PASSAGE PROVIDED:
####
EP / Remix album by Bush
- Released: 13 September 2024
- Recorded: 1994–2024
- Length: 31:15
- Label: Concord; Craft; Zuma Rock Records;

Bush chronology
| Loaded: The Greatest Hits 1994–2023 (2023) | Loads of Remixes (2024) | I Beat Loneliness (2025) |

= Loads of Remixes =

Loads of Remixes is an EP by the British rock band Bush, released in September 2024 as a follow-up to their greatest hits compilation Loaded: The Greatest Hits 1994–2023 from the year earlier. Despite not featuring any new original material, Loads of Remixes consisted of remixed versions of four of the five singles from the band's debut Sixteen Stone (1994), as well as the later singles "Swallowed" (1996), "Letting the Cables Sleep" (2000) and "The Sound of Winter" (2011).

Loads of Remixes is the first EP to be officially released by Bush, and their second release to consist of remixed material, after Deconstructed (1997) from 27 years prior.
####
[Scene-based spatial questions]

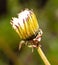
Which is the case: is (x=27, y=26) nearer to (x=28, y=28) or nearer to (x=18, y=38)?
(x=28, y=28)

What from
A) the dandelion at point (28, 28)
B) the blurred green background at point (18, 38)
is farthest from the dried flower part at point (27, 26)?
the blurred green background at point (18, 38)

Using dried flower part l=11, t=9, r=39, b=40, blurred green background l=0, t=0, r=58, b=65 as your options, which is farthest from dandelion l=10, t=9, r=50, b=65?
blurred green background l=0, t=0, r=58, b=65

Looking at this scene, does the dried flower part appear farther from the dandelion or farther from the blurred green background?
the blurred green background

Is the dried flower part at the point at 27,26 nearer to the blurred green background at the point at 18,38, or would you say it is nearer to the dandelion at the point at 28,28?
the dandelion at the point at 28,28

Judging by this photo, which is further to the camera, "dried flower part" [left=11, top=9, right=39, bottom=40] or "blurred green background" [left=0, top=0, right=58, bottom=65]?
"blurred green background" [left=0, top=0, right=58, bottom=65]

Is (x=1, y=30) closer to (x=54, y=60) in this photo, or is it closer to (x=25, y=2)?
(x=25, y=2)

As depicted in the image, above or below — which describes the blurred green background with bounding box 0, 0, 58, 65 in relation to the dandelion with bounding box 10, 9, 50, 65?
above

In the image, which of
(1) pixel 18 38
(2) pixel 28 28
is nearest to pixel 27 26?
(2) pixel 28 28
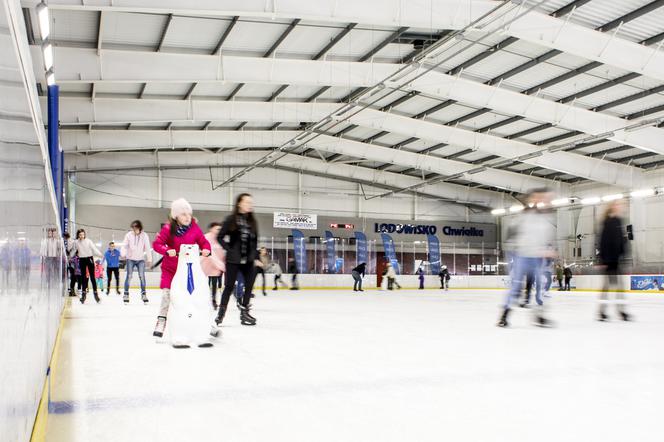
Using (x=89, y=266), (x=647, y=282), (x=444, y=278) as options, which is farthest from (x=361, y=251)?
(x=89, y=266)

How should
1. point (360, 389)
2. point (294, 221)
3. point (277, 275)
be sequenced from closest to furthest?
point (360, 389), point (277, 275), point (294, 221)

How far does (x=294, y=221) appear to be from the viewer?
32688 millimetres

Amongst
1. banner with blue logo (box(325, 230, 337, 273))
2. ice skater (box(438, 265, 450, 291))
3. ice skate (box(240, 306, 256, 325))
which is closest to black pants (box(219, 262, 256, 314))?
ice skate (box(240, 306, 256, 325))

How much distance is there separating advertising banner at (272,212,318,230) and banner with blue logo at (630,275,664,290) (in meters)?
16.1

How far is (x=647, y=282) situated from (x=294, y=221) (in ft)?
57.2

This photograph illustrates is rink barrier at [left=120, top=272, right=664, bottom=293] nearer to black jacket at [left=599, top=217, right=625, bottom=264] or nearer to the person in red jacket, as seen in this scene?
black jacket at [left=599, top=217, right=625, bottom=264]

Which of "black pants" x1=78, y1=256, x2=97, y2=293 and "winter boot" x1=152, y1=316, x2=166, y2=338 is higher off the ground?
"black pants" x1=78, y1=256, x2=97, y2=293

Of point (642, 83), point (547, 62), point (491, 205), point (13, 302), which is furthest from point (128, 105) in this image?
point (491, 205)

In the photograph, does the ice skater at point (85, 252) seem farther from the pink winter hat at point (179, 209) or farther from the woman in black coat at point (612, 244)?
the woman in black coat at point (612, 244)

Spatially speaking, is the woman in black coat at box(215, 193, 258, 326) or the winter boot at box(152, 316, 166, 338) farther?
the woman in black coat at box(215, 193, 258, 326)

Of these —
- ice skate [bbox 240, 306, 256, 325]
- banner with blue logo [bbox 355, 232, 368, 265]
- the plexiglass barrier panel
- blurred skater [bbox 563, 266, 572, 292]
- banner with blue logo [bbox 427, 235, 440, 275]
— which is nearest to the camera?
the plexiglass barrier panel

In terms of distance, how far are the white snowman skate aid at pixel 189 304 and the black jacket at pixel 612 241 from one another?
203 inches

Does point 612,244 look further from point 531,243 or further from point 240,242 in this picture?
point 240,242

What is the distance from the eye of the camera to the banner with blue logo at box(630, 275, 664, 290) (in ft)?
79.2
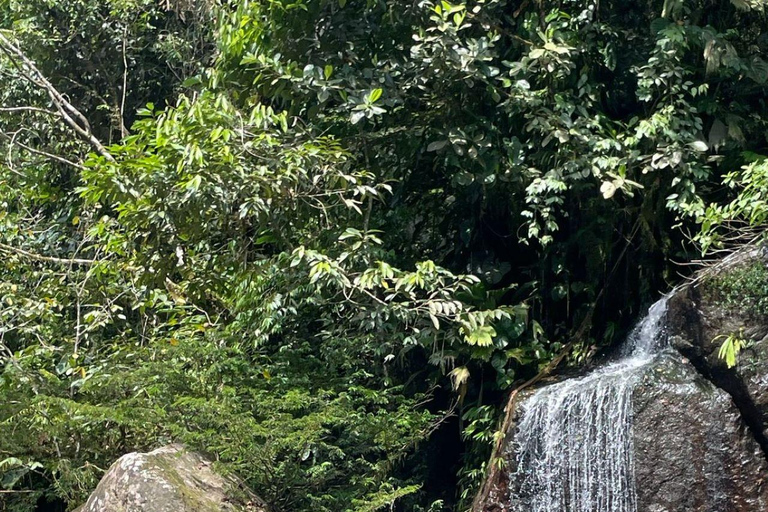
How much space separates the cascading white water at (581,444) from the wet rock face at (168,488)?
####
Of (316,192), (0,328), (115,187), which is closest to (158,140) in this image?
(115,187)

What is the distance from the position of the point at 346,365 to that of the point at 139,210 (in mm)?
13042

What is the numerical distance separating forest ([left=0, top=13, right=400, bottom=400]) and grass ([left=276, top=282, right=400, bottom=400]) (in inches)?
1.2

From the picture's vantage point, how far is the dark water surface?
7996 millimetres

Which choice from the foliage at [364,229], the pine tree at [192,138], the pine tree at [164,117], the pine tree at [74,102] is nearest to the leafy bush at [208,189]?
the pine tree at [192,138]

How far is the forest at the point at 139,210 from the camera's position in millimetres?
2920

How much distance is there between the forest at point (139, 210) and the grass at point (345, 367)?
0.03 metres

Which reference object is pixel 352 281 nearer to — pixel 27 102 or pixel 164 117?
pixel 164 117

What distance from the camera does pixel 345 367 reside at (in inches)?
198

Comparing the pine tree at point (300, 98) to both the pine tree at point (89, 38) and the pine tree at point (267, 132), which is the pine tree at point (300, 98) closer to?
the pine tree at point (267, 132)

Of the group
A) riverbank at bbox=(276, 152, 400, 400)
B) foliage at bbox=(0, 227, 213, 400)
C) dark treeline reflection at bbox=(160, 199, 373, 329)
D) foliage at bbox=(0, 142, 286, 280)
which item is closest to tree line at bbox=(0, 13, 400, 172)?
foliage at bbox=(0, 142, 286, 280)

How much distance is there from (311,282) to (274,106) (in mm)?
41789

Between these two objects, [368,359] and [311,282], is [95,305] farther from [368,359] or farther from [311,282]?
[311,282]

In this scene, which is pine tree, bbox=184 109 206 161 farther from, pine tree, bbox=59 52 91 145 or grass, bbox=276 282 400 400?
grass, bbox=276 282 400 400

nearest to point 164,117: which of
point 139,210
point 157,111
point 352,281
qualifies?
####
WHAT YOU NEED TO DO:
**a)** Do these statements agree with the passage about the Bush EP? Answer yes or no for each, quoting the words that decide it. (i) Loads of Remixes contains new original material. (ii) Loads of Remixes came out in September 2024. (iii) Loads of Remixes is the band's first release made up of remixed material.
**b)** Which record labels does the passage about the Bush EP list for Loads of Remixes?
**c)** Extend the passage about the Bush EP Loads of Remixes with the next few sentences, picking up after its final line.

ANSWERS TO THE EXERCISES:
**a)**
(i) No: "Despite not featuring any new original material"
(ii) Yes: "released in September 2024"
(iii) No: "their second release to consist of remixed material, after Deconstructed (1997) from 27 years prior"

**b)** Concord, Craft, Zuma Rock Records

**c)**
== Background ==
Bush announced on 26 July 2024, during a promotional tour for the greatest hits compilation Loaded (2023) alongside Jerry Cantrell and Candlebox, that the band would issue an EP that September. Although the EP wasn't to include any new material, it was announced that it would feature 7 remixed version of past Bush hits. In anticipation of the album, a remixed edition of "Glycerine" (1995), one of Bush's earliest hits, was released. The version was produced by the band's bass player Corey Britz and titled "Corey's Bedroom Mix". This was followed on 9 August by the release of a version of "Swallowed", remixed by GLU, a side project of Queens of the Stone Age bassist Michael Shuman.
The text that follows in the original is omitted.